All right, let's have a look at the beautiful filling of fresh strawberries and vanilla whipped cream ready to go into the pie pan!
For something with no artificial coloring, this looks really unnatural.

And now, the pie was ready to go into the crust! Which... doesn't look quite as bad as we thought it would when we watched it bake. Heck, most of those little folded-down triangles managed to puff out a little.

What was the point of putting it in a pie? Sure, there was absolutely nothing in this that could possibly make it taste bad, but it was just whipped goop.  On the hopes that spending time in the refrigerator like the recipe says would somehow cause it to set, we covered it and let it get cold.

Would you like to see how nice and easily-sliced it turned after chilling for an hour or two?
"I think you should cut it with a spoon."

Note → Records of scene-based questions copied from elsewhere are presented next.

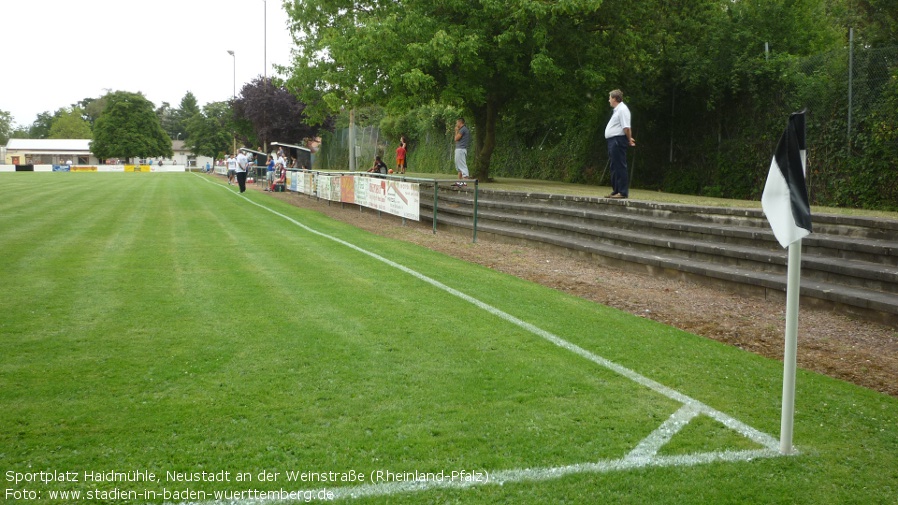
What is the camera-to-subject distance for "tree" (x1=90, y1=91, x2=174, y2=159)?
326 ft

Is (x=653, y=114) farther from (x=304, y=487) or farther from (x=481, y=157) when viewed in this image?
(x=304, y=487)

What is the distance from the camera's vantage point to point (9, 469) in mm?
3578

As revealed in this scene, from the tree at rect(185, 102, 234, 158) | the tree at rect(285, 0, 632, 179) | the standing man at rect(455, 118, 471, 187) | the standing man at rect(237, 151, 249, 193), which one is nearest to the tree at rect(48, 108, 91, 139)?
the tree at rect(185, 102, 234, 158)

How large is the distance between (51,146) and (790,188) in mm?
137274

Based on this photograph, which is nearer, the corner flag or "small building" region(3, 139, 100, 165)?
the corner flag

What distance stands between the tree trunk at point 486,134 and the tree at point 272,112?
33.8 meters

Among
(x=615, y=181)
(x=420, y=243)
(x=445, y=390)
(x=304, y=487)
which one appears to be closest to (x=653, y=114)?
(x=615, y=181)

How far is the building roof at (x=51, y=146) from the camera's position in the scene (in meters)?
118

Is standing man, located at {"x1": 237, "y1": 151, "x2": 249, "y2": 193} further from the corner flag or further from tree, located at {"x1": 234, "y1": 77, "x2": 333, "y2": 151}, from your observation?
the corner flag

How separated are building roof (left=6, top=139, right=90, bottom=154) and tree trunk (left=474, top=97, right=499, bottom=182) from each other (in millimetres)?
113387

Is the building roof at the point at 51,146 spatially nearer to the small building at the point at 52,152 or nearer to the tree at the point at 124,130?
the small building at the point at 52,152

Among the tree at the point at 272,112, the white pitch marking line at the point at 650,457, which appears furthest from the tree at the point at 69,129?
the white pitch marking line at the point at 650,457

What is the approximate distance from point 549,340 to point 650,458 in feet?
8.19

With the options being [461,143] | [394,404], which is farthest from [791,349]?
[461,143]
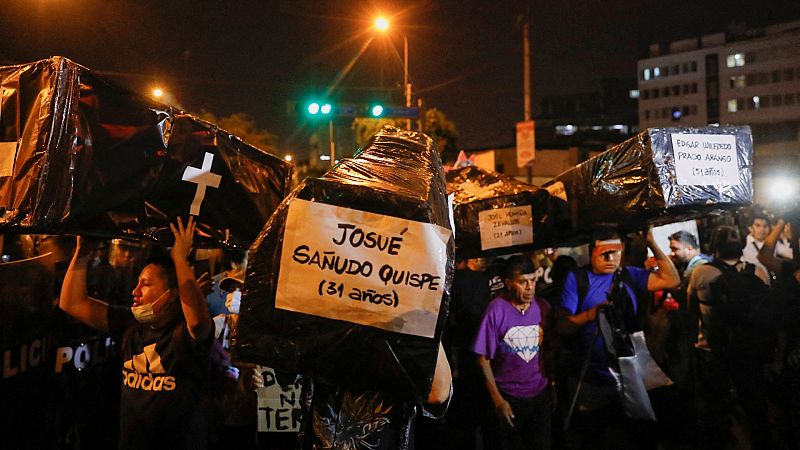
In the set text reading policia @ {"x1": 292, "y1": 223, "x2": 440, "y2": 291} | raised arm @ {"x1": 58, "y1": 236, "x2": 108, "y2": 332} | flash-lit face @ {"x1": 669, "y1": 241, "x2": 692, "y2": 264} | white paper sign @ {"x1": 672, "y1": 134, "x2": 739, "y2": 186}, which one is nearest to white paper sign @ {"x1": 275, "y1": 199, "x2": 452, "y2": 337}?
text reading policia @ {"x1": 292, "y1": 223, "x2": 440, "y2": 291}

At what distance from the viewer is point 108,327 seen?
4.08 m

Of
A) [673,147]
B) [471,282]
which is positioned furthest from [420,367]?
[471,282]

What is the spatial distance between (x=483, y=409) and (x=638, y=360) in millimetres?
1314

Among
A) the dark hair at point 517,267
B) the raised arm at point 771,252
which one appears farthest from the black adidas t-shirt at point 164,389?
the raised arm at point 771,252

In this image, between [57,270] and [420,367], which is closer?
[420,367]

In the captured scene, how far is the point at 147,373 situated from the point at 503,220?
10.3 ft

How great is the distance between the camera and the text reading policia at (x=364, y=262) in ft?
7.94

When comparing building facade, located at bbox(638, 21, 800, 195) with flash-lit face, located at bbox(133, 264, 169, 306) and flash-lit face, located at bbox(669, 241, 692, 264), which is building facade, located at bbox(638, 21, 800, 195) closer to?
flash-lit face, located at bbox(669, 241, 692, 264)

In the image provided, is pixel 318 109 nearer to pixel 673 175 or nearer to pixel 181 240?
pixel 673 175

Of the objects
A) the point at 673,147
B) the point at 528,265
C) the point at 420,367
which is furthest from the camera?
the point at 528,265

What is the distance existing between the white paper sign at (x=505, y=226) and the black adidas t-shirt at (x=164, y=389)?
268 centimetres

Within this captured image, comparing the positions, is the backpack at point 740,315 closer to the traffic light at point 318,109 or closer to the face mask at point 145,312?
the face mask at point 145,312

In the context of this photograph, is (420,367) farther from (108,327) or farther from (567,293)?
(567,293)

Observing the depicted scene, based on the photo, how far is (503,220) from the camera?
18.0ft
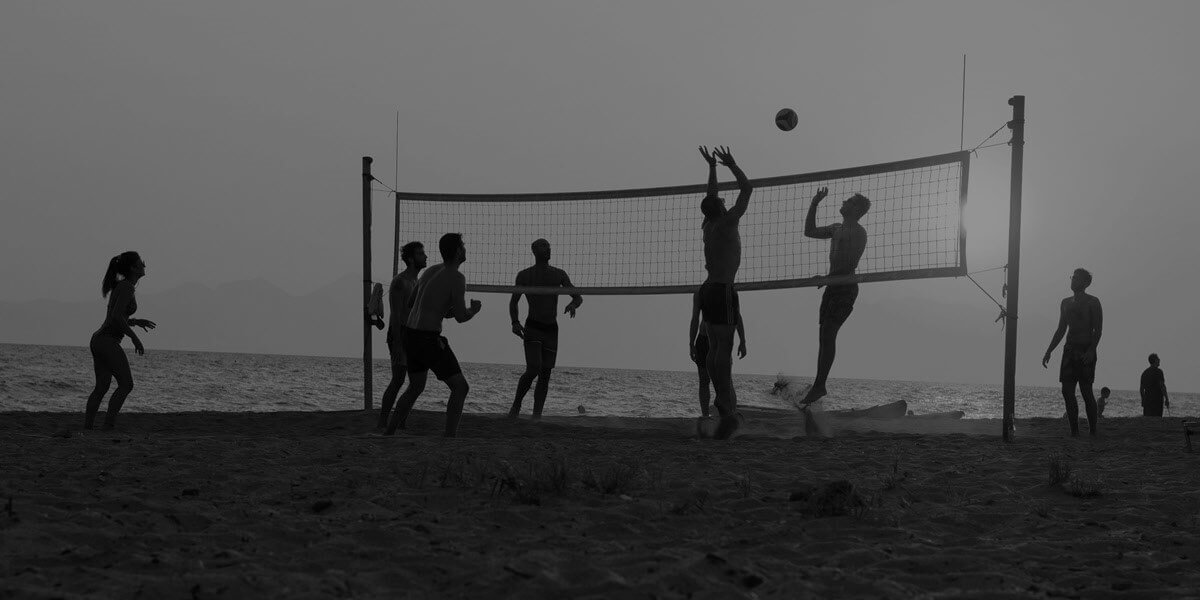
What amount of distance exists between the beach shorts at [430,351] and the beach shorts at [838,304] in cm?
294

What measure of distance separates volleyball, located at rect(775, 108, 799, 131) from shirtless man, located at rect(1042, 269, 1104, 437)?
256 centimetres

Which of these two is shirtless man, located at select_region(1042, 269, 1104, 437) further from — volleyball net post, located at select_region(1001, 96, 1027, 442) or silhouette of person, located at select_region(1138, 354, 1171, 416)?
silhouette of person, located at select_region(1138, 354, 1171, 416)

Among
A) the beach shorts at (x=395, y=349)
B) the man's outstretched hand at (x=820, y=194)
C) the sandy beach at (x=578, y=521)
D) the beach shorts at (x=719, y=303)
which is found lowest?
the sandy beach at (x=578, y=521)

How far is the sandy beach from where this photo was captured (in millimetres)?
2805

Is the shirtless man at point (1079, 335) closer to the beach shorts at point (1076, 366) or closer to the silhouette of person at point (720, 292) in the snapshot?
the beach shorts at point (1076, 366)

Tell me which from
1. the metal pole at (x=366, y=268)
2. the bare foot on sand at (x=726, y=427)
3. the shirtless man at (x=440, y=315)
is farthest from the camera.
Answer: the metal pole at (x=366, y=268)

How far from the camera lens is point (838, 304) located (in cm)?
772

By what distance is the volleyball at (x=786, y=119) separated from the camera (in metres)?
8.72

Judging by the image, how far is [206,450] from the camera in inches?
199

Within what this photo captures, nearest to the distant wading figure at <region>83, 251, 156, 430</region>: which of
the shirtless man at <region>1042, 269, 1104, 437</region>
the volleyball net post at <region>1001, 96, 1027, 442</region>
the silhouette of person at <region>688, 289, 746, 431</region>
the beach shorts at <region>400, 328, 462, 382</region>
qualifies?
the beach shorts at <region>400, 328, 462, 382</region>

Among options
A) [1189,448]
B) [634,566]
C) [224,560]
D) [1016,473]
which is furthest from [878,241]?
[224,560]

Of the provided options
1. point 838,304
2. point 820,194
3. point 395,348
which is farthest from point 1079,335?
point 395,348

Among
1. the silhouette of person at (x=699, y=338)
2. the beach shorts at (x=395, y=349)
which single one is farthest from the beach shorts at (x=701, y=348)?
the beach shorts at (x=395, y=349)

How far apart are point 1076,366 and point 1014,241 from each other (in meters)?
1.43
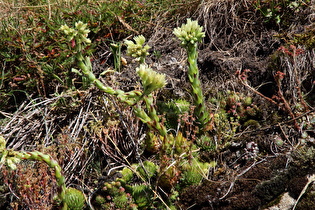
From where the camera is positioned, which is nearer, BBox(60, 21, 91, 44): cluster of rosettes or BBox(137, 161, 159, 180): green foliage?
BBox(60, 21, 91, 44): cluster of rosettes

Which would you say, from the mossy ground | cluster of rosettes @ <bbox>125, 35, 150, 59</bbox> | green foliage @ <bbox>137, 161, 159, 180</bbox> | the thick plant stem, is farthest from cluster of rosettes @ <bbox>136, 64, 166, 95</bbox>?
green foliage @ <bbox>137, 161, 159, 180</bbox>

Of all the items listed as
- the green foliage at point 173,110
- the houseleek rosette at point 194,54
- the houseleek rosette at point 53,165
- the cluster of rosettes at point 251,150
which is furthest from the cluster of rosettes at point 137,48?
the cluster of rosettes at point 251,150

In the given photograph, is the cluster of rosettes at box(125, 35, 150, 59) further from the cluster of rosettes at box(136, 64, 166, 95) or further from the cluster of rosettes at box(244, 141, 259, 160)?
the cluster of rosettes at box(244, 141, 259, 160)

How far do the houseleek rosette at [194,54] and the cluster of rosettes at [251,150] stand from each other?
0.43m

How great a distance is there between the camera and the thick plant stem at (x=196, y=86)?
3.16 metres

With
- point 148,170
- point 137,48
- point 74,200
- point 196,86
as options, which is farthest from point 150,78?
point 74,200

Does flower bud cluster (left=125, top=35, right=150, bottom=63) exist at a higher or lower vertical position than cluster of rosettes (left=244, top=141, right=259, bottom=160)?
higher

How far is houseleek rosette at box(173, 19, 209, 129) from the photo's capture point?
3.05 metres

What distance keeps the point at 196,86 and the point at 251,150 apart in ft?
2.45

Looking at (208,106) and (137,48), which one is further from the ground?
(137,48)

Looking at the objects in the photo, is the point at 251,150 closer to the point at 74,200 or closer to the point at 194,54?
the point at 194,54

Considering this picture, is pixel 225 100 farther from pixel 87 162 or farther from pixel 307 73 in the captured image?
pixel 87 162

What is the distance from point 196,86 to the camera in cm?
324

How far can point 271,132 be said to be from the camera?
345 cm
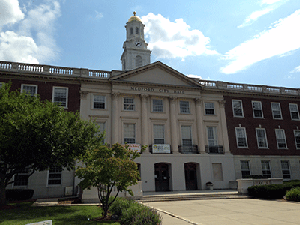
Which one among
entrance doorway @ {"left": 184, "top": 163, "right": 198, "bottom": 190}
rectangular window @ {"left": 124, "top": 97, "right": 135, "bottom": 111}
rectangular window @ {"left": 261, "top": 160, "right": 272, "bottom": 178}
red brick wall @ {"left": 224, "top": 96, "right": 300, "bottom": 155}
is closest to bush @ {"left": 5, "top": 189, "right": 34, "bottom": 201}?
rectangular window @ {"left": 124, "top": 97, "right": 135, "bottom": 111}

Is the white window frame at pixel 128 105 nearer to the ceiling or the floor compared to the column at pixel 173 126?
nearer to the ceiling

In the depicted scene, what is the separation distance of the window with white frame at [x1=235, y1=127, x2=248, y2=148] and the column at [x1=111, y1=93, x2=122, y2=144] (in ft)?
49.5

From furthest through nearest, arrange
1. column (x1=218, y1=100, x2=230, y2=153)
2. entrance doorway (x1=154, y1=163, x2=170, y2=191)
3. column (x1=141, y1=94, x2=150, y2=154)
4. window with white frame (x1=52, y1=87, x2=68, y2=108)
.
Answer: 1. column (x1=218, y1=100, x2=230, y2=153)
2. entrance doorway (x1=154, y1=163, x2=170, y2=191)
3. column (x1=141, y1=94, x2=150, y2=154)
4. window with white frame (x1=52, y1=87, x2=68, y2=108)

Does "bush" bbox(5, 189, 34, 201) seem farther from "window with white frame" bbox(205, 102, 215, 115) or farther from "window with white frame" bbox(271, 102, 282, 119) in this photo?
"window with white frame" bbox(271, 102, 282, 119)

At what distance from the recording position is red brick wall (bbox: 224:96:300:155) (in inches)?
1228

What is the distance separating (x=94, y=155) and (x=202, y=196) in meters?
12.3

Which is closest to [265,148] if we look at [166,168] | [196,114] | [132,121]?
[196,114]

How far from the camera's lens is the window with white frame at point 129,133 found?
27.7 metres

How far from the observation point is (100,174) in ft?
40.2

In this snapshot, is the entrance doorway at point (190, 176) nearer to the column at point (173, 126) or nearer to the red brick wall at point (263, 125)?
the column at point (173, 126)

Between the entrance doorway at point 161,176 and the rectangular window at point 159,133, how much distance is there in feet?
8.55

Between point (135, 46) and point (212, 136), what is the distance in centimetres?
2638

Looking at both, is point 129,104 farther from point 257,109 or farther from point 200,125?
point 257,109

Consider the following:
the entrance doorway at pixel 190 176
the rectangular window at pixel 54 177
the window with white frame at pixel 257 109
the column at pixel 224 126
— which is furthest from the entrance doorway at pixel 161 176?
the window with white frame at pixel 257 109
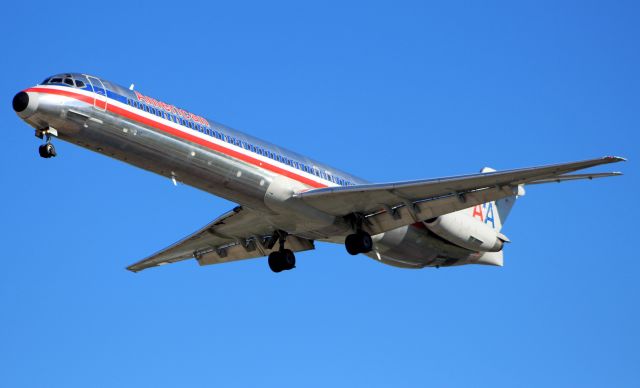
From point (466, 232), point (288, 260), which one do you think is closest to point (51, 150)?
point (288, 260)

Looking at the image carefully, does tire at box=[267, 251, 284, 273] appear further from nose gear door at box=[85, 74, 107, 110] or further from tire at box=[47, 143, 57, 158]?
tire at box=[47, 143, 57, 158]

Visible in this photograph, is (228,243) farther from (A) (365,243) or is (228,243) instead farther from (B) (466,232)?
(B) (466,232)

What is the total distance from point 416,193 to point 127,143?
820 cm

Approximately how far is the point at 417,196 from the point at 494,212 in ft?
24.8

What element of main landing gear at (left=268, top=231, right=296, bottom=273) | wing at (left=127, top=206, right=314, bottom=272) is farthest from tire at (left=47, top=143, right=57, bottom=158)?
main landing gear at (left=268, top=231, right=296, bottom=273)

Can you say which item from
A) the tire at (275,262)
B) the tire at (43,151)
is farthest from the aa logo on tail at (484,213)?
the tire at (43,151)

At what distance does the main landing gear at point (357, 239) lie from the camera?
32188mm

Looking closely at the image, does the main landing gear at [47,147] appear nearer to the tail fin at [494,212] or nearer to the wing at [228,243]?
the wing at [228,243]

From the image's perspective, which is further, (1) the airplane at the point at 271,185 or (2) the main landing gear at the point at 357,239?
(2) the main landing gear at the point at 357,239

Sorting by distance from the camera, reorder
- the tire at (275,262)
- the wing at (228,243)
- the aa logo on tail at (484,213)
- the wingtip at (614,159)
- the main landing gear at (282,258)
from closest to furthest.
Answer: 1. the wingtip at (614,159)
2. the wing at (228,243)
3. the main landing gear at (282,258)
4. the tire at (275,262)
5. the aa logo on tail at (484,213)

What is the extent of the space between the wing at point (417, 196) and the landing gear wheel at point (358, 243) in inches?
17.6

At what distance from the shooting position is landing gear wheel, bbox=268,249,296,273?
34.3 metres

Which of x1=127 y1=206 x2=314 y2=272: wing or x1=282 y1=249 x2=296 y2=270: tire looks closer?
x1=127 y1=206 x2=314 y2=272: wing

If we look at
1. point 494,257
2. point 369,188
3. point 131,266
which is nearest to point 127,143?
point 369,188
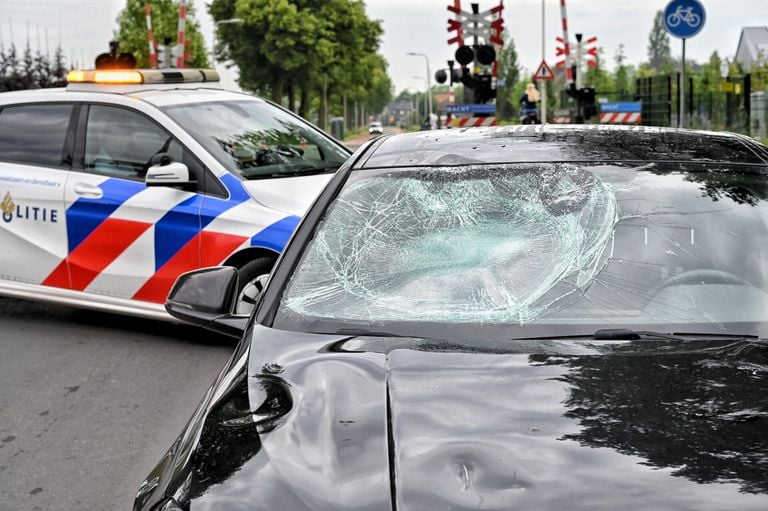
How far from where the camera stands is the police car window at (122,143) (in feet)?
24.7

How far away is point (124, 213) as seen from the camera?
24.7ft

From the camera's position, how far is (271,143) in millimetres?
7852

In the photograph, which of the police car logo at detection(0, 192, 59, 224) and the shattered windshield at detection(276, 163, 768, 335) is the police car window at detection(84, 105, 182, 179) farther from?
the shattered windshield at detection(276, 163, 768, 335)

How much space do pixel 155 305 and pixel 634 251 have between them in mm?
4716

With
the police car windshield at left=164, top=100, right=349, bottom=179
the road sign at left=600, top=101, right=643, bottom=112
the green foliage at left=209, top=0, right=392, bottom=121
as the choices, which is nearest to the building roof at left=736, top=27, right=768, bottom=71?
the green foliage at left=209, top=0, right=392, bottom=121

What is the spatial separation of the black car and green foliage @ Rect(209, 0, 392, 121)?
57.4 metres

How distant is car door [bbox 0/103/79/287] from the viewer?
7.85m

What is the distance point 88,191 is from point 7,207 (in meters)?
0.75

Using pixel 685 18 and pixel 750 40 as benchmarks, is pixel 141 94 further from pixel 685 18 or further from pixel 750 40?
pixel 750 40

It's a pretty shade of pink and all, but this pie does not look good on a plate. The sad heap of pink goopiness looks like those cheap from-a-box pudding mixes that may or may not contain actual fruit.

However, as we repeatedly told ourselves as we made it, there's absolutely nothing in this pie that can possibly make it taste bad. Even describing the recipe makes it sound divoon: "You put fresh strawberries into vanilla whipped cream." And indeed, it was really good. It tastes like a not-fake version of strawberry yogurt. And, as the recipe claims, it really was quick and easy. But, there's one thing we have in the 21st century that makes this pie perfect: a freezer.
Heck yes.

4 comments:

  1. Julia Child was from California (indeed her accent is an old Pasadena CA accent) and she never bleacher her hair or whitened her teeth...

    ReplyDelete
    Replies
    1. Maybe I've just read too many novels featuring characters disenchanted with Los Angeles.

      Delete
  2. This is basically strawberry fool in a pie crust, so your instinct to serve it without the pie crust wasn't a bad one! That said, my roommate prefers his fool with crackers (or...whatever you call SkinnyPop's mini popcorn cakes, if they're not crackers, they're still DELICIOUS), so maybe a future iteration of this would work well as a sort of accompaniment to your cheesecake dip. Make the strawberry filling, make the pie crust, but slice the whole pie crust into little strips, bake as crackers, and dip. :)

    ReplyDelete
    Replies
    1. That actually sounds really good! I can see it served in a nice glass bowl which would be easier than attempting to hand out pie "slices" that aren't.